**Zu erledigende Aufgabe**
Geben Sie sämtliche Einträge unverändert und vollständig wieder, Zeile für Zeile.

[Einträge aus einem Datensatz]
>>>>

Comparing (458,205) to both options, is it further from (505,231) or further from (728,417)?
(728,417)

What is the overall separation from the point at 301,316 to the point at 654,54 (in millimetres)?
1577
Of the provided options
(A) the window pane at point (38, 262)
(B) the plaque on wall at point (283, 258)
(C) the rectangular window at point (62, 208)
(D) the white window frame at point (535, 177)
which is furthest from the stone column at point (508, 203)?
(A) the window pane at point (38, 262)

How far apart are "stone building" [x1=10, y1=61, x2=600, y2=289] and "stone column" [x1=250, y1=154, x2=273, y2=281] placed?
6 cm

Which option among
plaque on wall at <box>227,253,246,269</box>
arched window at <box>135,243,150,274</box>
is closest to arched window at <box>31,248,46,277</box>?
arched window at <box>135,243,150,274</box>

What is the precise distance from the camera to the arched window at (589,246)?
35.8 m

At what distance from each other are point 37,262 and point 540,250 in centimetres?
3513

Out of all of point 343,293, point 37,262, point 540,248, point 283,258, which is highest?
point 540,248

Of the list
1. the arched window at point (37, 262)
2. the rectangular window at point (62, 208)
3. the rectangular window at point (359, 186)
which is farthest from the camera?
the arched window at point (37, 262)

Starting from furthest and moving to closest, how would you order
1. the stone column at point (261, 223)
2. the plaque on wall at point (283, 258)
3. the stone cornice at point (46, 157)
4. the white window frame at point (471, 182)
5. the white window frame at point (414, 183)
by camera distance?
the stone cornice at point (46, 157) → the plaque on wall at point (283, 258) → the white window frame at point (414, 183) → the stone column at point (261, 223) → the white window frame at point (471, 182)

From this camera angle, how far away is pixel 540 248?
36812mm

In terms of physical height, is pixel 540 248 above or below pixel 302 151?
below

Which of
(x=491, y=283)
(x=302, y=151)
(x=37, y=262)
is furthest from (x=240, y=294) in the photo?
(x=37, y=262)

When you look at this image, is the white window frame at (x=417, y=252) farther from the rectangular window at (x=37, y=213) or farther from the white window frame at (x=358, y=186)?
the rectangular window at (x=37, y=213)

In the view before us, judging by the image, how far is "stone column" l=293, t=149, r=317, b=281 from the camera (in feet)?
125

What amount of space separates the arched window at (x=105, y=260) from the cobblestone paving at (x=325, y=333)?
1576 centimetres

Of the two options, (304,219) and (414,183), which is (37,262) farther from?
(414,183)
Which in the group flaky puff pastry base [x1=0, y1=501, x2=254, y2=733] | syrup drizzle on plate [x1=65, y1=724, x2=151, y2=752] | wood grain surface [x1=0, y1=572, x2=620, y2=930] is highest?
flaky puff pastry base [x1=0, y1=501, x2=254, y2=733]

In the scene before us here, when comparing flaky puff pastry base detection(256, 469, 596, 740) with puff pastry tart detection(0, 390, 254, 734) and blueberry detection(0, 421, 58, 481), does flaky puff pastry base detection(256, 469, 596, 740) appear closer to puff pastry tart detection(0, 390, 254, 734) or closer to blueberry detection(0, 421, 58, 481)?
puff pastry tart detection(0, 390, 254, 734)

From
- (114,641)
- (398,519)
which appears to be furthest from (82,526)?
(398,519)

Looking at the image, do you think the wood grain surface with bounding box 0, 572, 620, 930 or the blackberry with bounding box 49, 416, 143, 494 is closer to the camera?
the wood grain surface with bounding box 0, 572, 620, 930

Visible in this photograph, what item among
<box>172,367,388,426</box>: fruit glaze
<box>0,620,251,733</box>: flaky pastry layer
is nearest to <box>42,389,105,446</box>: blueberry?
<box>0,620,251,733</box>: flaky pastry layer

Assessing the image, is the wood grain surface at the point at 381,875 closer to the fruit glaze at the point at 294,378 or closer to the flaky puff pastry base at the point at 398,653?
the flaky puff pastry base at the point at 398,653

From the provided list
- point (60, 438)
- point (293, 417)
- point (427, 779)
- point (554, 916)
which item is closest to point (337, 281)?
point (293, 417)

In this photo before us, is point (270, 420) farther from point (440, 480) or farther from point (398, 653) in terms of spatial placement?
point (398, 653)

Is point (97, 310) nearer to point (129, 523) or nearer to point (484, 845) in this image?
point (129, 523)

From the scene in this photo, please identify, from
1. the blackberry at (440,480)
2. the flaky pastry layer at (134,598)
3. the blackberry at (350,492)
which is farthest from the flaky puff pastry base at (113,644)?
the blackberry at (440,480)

<<<<

**Ergebnis der Aufgabe**
Comparing (458,205) to both options, is it further from (505,231) or further from (728,417)?
(728,417)

What is the overall separation from the point at 301,316 to the point at 654,54 (in millimetres)?
1577
Of the provided options
(A) the window pane at point (38, 262)
(B) the plaque on wall at point (283, 258)
(C) the rectangular window at point (62, 208)
(D) the white window frame at point (535, 177)
which is furthest from the stone column at point (508, 203)?
(A) the window pane at point (38, 262)

How far apart are "stone building" [x1=10, y1=61, x2=600, y2=289] and "stone column" [x1=250, y1=154, x2=273, y2=281] placed?
6 cm

Which option among
plaque on wall at <box>227,253,246,269</box>
arched window at <box>135,243,150,274</box>
is closest to arched window at <box>31,248,46,277</box>?
arched window at <box>135,243,150,274</box>

What is the precise distance from the camera to the arched window at (589,246)?
35.8 m

At what distance from each other are point 37,262 and point 540,250 in centimetres?
3513

Out of all of point 343,293, point 37,262, point 540,248, point 283,258, which is highest?
point 540,248

Of the list
1. the arched window at point (37, 262)
2. the rectangular window at point (62, 208)
3. the rectangular window at point (359, 186)
which is farthest from the camera?
the arched window at point (37, 262)

Starting from furthest and moving to closest, how would you order
1. the stone column at point (261, 223)
2. the plaque on wall at point (283, 258)
3. the stone cornice at point (46, 157)
4. the white window frame at point (471, 182)
5. the white window frame at point (414, 183)
by camera distance?
the stone cornice at point (46, 157) → the plaque on wall at point (283, 258) → the white window frame at point (414, 183) → the stone column at point (261, 223) → the white window frame at point (471, 182)

From this camera angle, how far away is pixel 540 248?
36812mm

In terms of physical height, is pixel 540 248 above or below pixel 302 151?
below

Which of
(x=491, y=283)
(x=302, y=151)
(x=37, y=262)
is furthest from (x=240, y=294) in the photo?
(x=37, y=262)

When you look at this image, is the white window frame at (x=417, y=252) farther from the rectangular window at (x=37, y=213) or farther from the white window frame at (x=358, y=186)?
the rectangular window at (x=37, y=213)

In the view before us, judging by the image, how far is "stone column" l=293, t=149, r=317, b=281 from the camera (in feet)?
125

What amount of space separates the arched window at (x=105, y=260) from the cobblestone paving at (x=325, y=333)?
1576 centimetres

Of the two options, (304,219) and (414,183), which is (37,262) farther from?
(414,183)
Which in the group flaky puff pastry base [x1=0, y1=501, x2=254, y2=733] | syrup drizzle on plate [x1=65, y1=724, x2=151, y2=752] | wood grain surface [x1=0, y1=572, x2=620, y2=930] is highest?
flaky puff pastry base [x1=0, y1=501, x2=254, y2=733]

In the scene before us here, when comparing flaky puff pastry base detection(256, 469, 596, 740) with puff pastry tart detection(0, 390, 254, 734) and blueberry detection(0, 421, 58, 481), does flaky puff pastry base detection(256, 469, 596, 740) appear closer to puff pastry tart detection(0, 390, 254, 734) or closer to blueberry detection(0, 421, 58, 481)?
puff pastry tart detection(0, 390, 254, 734)

From
- (114,641)
- (398,519)
which appears to be furthest from (82,526)?
(398,519)

Looking at the image, do you think the wood grain surface with bounding box 0, 572, 620, 930 or the blackberry with bounding box 49, 416, 143, 494 is closer to the camera?
the wood grain surface with bounding box 0, 572, 620, 930

Visible in this photograph, what item among
<box>172,367,388,426</box>: fruit glaze
<box>0,620,251,733</box>: flaky pastry layer
is nearest to <box>42,389,105,446</box>: blueberry?
<box>0,620,251,733</box>: flaky pastry layer

Assessing the image, is the wood grain surface at the point at 381,875 closer to the fruit glaze at the point at 294,378 or closer to the flaky puff pastry base at the point at 398,653?
the flaky puff pastry base at the point at 398,653

From the provided list
- point (60, 438)
- point (293, 417)
- point (427, 779)
- point (554, 916)
which item is closest to point (337, 281)?
point (293, 417)

In this photo before us, is point (270, 420) farther from point (440, 480) or farther from point (398, 653) in terms of spatial placement?
point (398, 653)

Is point (97, 310) nearer to point (129, 523) or nearer to point (484, 845) in this image?
point (129, 523)

From the scene in this photo, please identify, from
1. the blackberry at (440,480)
2. the flaky pastry layer at (134,598)
3. the blackberry at (350,492)
which is farthest from the flaky puff pastry base at (113,644)?
the blackberry at (440,480)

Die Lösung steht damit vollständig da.